The federal government’s expanded and reformed Child Tax Credit is another example of a guaranteed income program. Spurred by COVID-19’s economic fallout, the CTC gives roughly $300 a month per child to 36 million American families. The first deposits began appearing in bank accounts over the summer and ended Dec 31, 2021 unless Congress extends the funding as part of the Biden administration’s Build Back Better spending bill. The National Academies estimate that the revised credit can cut the child poverty rate nearly in half, lifting 4 million children out of poverty. Critically, the newly expanded program reaches the lowest income families, which the original tax credit omitted because they earned too little to file taxes. That earlier version missed 70 percent of children of single mothers.
The advantages of cash are many. Cash allows families to pay for what they need when they need it, like the Oakland, Calif., man with a developmental disability who needed a clean uniform to get to work but had no access to a washing machine. He was fired as a result.
“There is no government program that buys you a washing machine when you need it,” Oakland Mayor Libby Schaaf told a virtual audience tuning in to hear about Oakland’s guaranteed income project. “But that’s what this family needed to be self-sufficient right then. That’s the kind of dignity that our current array of multiple safety net programs that are so targeted don’t address,” she said.
Even philanthropic gift cards come with some strings, Whittier’s Pajarillo said. A recent donation of gift cards to Street Health Center by a local grocer was enormously generous, she said, but it also required that recipients spend at least $25 at that grocery store, a store that was two bus rides away, too far for the low-income seniors who received the gift card.
“Sadly, that’s the reality, said Pajarillo. “We can’t give cash out because we don’t have it, but that’s the answer when meeting people’s needs–it’s a $5 voucher to get on the train.”
As with each site in the Family Health Project, the overhead is minimal and the system is streamlined. No new staff are needed as the program simply gives the obstetricians at the health clinics a five-minute set of screening questions to ask potential participants, all of whom are in their third trimester of pregnancy. The $400 is deposited on a debit card, which caseworkers at the original site in Gloucester, Mass., oversee. And caseworkers there also help the new moms connect to other existing services available to them, from job training to child care.

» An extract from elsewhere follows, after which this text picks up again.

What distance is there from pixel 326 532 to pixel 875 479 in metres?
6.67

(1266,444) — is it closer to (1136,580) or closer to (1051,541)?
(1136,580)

The program, in other words, plugs into existing systems instead of creating a brand new, and costly, system.
As the Family Health Project’s first year comes to a close, we’re proud to have been able to help 30 new families see their kids get off to a healthy start. We couldn’t have done it without the generous support of extremely generous people, and we will continue to build on the groundswell of that investment. There is much work ahead as we continue to tweak the model while learning what works best for these mothers and their children. We look forward to 2022.